WP2: "Multilevel approach of twinning dominated plasticity" (P1,P2,P3,P4,P5,P6,EU2,EU3)

Experimental and theoretical study of plastic deformation of Ti, Zr, and TWIP-steel. The focus will be on the competition dislocation glide/mechanical twinning, texture, work hardening/softening, strain gradients, size effects. Experimental techniques include mechanical testing, nano-indentation, TEM, SEM and EBSD. The theoretical approaches involve dislocation theory, theory of twinning, crystal plasticity and macroscopic plasticity theory, multilevel modelling including the use of CPFEM.

WP3 -"Multilevel approach of nucleation and evolution of damage" (P1,P3,P4,P5,P6,EU1,EU2)

Experimental and theoretical study of plastic deformation of "generic metals", dual phase and TWIP steels,  and  Ti alloys. The focus will be on the interaction between the nucleation, and evolution of voids and cracks, on the anisotropy, work hardening, softening and viscous effects associated to the matrix, as well as on possible size effects occurring with very small scale damage phenomena. Experimental techniques include mechanical testing, also at very high strain rates, TEM, SEM and EBSD. The theoretical approaches involve crystal plasticity and macroscopic plasticity theory, fracture mechanics, damage theory, multilevel modelling including the use of CPFEM.

WP4: "Hierarchical multilevel modelling of mechanical behaviour" (P1,P3,P4,P6,EU2)

Development of a modelling strategy for the onset of plasticity under multi-axial loading conditions in which the parameters of a model at the macro-scale are identified using the predictions of multilevel models. Attention to the special requirements of HCP metals (stress differential effects), as well as to evolution of texture/microstructure/damage during deformation. Experimental techniques include forming and mechanical testing. Theoretical work will also include implementation of the macro-scale models in engineering finite element models, including development of new element types.

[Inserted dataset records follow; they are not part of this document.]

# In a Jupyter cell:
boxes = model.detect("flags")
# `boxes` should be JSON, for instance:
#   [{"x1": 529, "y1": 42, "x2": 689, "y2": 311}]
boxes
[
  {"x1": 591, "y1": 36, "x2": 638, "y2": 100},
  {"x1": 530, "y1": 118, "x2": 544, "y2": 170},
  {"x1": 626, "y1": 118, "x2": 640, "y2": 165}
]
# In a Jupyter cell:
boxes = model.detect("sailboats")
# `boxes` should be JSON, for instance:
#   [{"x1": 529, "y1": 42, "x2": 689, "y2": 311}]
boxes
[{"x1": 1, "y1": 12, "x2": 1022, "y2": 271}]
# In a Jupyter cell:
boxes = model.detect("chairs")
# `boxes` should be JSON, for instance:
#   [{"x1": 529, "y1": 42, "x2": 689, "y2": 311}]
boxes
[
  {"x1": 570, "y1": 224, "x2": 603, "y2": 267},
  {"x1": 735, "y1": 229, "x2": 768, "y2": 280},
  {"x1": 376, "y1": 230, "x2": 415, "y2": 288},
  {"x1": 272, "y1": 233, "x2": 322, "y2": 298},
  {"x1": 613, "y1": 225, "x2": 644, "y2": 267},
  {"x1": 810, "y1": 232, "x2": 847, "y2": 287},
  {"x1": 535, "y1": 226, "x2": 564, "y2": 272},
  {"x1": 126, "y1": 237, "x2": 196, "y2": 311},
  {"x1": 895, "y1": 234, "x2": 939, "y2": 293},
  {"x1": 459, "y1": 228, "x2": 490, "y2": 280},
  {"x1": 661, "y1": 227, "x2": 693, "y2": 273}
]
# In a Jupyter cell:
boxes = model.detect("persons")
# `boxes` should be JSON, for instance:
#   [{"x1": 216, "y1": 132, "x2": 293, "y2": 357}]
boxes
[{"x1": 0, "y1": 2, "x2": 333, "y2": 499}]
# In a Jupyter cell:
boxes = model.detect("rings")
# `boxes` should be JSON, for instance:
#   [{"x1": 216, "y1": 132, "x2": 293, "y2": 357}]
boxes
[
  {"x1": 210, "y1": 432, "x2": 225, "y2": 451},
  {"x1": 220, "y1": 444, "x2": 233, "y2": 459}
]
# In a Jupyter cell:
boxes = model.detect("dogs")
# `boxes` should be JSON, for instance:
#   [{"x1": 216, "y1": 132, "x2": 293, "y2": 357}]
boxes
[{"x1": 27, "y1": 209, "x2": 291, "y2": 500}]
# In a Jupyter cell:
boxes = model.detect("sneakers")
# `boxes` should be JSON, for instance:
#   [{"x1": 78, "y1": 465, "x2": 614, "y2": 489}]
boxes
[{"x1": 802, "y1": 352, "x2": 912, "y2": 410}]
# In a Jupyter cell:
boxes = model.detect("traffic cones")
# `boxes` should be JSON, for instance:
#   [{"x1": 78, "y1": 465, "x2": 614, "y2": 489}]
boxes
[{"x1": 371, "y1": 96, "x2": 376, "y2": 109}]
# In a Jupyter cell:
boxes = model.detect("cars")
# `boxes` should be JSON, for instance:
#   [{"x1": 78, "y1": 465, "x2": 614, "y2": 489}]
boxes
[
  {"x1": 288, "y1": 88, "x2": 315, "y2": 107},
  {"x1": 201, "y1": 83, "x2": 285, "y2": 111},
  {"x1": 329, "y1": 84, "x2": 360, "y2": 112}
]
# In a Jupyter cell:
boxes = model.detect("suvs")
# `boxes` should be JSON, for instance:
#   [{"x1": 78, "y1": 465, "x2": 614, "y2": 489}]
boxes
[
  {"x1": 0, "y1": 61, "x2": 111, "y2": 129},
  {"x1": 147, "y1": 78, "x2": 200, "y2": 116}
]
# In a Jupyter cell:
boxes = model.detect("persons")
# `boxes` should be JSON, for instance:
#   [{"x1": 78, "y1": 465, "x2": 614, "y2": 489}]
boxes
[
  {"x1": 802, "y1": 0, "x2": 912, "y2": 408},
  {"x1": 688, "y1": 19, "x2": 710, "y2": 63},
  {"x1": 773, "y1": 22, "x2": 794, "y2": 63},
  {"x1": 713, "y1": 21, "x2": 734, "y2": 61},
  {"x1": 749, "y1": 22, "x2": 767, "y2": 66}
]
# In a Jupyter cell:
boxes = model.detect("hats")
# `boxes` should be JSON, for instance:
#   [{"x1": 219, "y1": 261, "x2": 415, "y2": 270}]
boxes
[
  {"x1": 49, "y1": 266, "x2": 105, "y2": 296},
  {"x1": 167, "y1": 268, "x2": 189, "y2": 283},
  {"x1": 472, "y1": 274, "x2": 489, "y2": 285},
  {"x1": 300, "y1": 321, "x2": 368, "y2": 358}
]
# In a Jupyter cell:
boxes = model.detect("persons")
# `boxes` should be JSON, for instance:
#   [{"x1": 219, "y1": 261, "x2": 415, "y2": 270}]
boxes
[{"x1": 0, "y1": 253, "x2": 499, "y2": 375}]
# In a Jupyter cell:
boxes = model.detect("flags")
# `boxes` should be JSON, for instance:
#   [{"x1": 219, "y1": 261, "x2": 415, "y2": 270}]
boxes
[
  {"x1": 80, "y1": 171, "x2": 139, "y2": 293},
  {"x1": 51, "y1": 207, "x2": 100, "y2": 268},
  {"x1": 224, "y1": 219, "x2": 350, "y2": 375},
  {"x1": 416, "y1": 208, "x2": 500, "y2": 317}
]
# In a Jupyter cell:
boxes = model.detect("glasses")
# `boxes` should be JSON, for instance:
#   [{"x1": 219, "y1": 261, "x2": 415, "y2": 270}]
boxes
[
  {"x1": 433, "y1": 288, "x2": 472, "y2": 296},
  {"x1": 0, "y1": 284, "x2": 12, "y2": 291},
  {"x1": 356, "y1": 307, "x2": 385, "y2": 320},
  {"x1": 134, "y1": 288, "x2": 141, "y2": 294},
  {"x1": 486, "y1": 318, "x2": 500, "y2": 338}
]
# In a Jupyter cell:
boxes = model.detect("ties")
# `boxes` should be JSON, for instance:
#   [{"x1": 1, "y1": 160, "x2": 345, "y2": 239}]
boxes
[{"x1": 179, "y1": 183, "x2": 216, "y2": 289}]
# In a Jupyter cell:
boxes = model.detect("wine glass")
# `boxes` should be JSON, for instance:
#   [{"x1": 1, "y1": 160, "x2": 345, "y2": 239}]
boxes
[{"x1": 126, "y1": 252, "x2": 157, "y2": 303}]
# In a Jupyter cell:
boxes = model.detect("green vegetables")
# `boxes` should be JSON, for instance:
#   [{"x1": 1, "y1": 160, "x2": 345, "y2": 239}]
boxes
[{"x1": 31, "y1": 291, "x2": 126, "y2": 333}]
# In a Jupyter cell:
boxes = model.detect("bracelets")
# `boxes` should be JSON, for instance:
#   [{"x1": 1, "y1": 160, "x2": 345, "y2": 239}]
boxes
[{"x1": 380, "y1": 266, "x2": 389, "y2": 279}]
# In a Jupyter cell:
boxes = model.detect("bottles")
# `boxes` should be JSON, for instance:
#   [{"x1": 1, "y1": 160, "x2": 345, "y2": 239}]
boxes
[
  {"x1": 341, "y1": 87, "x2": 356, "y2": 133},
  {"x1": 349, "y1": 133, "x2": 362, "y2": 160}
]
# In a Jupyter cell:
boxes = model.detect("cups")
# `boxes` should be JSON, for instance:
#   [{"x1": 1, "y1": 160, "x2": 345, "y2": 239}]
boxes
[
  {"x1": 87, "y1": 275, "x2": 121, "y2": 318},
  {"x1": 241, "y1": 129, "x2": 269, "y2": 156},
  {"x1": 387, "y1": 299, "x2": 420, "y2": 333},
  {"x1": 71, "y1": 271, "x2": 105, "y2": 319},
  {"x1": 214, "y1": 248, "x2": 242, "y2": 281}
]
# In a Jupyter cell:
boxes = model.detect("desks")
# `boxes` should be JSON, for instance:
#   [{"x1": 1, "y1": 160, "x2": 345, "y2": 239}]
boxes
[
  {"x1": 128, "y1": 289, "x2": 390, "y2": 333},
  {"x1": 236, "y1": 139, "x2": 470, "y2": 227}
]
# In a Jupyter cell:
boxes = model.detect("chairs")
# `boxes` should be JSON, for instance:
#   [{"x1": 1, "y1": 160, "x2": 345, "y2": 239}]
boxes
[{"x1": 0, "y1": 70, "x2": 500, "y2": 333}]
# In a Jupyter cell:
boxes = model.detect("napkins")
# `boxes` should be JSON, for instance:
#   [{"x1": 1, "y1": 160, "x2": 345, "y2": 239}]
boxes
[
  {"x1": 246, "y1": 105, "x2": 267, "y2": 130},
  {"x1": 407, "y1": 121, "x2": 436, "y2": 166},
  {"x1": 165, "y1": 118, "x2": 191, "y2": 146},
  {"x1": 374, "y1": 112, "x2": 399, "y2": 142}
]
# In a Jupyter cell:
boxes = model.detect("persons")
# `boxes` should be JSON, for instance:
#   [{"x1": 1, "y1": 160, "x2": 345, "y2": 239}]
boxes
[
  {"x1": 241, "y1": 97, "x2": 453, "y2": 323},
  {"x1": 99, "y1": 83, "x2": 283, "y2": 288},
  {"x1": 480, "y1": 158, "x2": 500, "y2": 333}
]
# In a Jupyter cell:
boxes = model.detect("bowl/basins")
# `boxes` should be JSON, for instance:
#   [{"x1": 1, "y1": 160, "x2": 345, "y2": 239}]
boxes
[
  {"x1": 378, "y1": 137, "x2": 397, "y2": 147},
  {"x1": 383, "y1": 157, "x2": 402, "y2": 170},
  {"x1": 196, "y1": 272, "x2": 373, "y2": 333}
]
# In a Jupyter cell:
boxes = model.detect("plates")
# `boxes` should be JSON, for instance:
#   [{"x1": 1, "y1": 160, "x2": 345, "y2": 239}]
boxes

Interactions between Work Packages.

- WP1 and WP2 have many issues in common: dislocation glide, size effects, interactions between grains, various experimental techniques, multilevel modelling. Transverse collaboration between the work packages will be organised on these issues.
- WP3 will heavily rely on the progress in the description of the plastic flow behaviour gained in WP1 and WP2
- WP1, WP2 and WP3 have to supply the multilevel models which WP4 needs in order to identify its macroscopic models, both for the generation of the stress states at which the onset of plasticity or damage takes place, as for the evolution of texture/microstructure/damage at subsequent deformation. These two applications will require different multilevel models of different types.